The petroleum ministry’s “single kitchen” concept for new consumers of liquefied petroleum gas, or LPG, is a classic case of using a flawed solution to compensate for policy distortions in the pricing of petroleum products. The norm of allowing one LPG connection per household with one kitchen may look good on paper but it is hardly a foolproof mechanism to curb the misuse of the highly subsidised fuel. New consumers are required to give an undertaking that neither she nor any family member has a gas connection in the single-kitchen house (the penalty for violation is hardly draconian: the consumer forfeits her security deposit, which is a couple of thousand rupees).
The first real issue is how to define a kitchen: does it mean any room that has a stove? Or does it also require a sink and a refrigerator? The possibilities for corruption in the definition alone are immense. But the larger question remains: does the government really need to subsidise LPG? It is, after all, scarcely a poor man’s fuel. Yet, the government’s subsidy to middle-class and rich households has grown five-fold over the past eight or nine years and now ranges around Rs 25,000-30,000 crore annually. And this is not the only anomaly. Usually, a subsidised product must be given in limited quantity.
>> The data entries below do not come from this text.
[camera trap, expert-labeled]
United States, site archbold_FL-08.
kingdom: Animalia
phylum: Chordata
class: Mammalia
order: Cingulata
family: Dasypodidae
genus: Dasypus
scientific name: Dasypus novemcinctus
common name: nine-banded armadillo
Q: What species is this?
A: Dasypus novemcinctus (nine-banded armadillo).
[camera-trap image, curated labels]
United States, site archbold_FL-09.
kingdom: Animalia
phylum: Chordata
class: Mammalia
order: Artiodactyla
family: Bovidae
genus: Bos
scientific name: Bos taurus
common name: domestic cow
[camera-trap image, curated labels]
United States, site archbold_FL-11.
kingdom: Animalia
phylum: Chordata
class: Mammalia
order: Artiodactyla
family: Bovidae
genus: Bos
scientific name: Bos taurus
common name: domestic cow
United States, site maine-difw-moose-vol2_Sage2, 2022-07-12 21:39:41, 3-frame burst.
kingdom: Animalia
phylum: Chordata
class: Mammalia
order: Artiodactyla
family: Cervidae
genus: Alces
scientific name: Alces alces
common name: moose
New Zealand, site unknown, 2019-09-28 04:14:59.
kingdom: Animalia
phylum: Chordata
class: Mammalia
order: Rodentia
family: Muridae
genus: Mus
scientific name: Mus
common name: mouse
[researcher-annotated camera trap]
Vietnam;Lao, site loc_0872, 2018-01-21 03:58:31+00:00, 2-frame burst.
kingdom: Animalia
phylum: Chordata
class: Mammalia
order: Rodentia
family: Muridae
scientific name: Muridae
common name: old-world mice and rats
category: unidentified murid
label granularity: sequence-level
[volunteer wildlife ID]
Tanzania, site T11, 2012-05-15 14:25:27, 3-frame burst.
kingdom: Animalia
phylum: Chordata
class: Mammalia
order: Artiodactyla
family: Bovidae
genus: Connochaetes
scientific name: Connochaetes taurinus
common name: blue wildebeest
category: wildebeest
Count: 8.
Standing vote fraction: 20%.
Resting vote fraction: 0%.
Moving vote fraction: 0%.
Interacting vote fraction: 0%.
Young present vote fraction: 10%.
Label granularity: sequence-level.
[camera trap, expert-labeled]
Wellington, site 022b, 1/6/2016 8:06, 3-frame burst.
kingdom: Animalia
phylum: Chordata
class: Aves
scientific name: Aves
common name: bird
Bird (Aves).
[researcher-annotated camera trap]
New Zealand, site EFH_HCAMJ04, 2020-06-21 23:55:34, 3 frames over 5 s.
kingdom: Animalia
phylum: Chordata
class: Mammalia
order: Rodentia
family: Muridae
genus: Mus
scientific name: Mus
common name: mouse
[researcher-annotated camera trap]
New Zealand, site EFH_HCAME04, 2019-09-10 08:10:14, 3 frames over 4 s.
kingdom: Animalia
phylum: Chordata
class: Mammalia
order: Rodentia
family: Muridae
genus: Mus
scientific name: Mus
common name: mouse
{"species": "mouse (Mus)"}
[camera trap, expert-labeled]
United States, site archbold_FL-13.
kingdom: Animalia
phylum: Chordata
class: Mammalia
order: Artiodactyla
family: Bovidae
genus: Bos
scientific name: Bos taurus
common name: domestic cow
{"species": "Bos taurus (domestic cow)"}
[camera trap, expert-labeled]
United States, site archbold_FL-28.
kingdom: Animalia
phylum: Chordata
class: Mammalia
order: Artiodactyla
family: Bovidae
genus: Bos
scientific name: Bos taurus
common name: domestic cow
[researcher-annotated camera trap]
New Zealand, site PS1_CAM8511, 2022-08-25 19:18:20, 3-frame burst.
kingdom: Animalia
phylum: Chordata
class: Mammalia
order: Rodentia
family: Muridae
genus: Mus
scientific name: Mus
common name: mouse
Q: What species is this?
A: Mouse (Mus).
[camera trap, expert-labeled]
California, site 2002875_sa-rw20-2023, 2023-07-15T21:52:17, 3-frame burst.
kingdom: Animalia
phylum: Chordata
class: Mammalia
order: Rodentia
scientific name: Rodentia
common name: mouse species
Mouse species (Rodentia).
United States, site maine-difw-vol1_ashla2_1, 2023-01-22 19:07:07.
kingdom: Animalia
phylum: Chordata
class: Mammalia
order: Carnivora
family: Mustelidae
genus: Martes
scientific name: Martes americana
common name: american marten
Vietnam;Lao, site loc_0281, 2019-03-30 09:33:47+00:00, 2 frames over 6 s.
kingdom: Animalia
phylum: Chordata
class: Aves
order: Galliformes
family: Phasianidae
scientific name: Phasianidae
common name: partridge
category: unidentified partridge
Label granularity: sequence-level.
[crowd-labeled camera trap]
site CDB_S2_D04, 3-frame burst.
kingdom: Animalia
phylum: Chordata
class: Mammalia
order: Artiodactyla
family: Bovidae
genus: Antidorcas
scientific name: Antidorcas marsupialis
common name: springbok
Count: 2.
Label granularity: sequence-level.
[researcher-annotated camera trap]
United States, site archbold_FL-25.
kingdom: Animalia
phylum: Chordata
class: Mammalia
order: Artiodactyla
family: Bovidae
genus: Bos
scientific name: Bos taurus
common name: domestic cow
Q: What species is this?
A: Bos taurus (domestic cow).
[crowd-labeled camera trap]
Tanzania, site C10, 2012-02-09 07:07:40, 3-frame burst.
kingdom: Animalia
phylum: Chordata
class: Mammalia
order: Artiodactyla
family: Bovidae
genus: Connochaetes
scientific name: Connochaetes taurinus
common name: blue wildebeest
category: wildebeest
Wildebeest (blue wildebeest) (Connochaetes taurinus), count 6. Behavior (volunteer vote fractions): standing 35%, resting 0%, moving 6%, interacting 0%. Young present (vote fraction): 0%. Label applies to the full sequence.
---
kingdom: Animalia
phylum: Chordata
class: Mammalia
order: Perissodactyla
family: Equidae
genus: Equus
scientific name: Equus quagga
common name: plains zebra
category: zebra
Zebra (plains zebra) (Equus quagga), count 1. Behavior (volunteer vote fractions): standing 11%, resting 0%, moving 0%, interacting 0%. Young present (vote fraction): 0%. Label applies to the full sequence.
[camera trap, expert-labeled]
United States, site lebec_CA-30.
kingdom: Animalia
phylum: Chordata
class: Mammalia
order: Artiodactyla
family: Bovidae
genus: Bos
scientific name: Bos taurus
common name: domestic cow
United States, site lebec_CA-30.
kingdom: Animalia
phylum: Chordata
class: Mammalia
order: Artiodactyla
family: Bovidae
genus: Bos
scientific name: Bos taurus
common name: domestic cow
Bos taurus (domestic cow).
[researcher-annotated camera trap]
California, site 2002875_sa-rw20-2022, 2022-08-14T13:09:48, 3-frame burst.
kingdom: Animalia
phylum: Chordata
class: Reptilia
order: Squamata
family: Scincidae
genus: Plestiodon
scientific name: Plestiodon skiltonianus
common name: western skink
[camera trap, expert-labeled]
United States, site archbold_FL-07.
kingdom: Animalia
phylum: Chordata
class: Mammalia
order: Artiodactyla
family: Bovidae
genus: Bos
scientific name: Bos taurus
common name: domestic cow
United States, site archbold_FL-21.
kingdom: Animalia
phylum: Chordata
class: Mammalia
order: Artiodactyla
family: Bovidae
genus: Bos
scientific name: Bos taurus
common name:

However, LPG is available in large quantities: a consumer is entitled to a refill after every 21 days, which means she can buy 17 subsidised LPG cylinders a year and avail of a (wholly unnecessary) subsidy of over Rs 6,400. Given that not all consumers refill after 21 days, it is inevitable that the cooking gas dealer diverts domestic LPG for commercial use, for which prices are market-linked. Nearly nine million new connections were given during the first nine months of the current fiscal year, which will increase the subsidy by seven or eight per cent. And, disturbingly, the drop in kerosene consumption is not proportionate to the expansion of LPG coverage.
Urban households get a large part of the LPG subsidy even when they have the capacity to pay the market price and will use it even at higher prices. Past data from surveys conducted by the National Sample Survey Organisation show that households have the flexibility to absorb certain additional costs on LPG by adjusting expenditure on discretionary items. Accordingly, LPG price can be increased at least to the extent the householder’s income has increased so that the proportion of income that it spends on LPG remains the same.
Nor is a price rise tough to implement, since the political will for an LPG price rise clearly exists. Last year, a parliamentary standing committee recommended scrapping the subsidy for anyone with annual incomes of over Rs 6 lakh, including those holding constitutional posts, public representatives like members of Parliament, state Assemblies and Councils. If the government recognises that there is a strong case for encouraging the poor to use a clean fuel like LPG and target the subsidy to them, it makes more sense if there is one market-linked price; any subsidy should be transferred to the targeted consumer through either an entitlement scheme or cash transfers.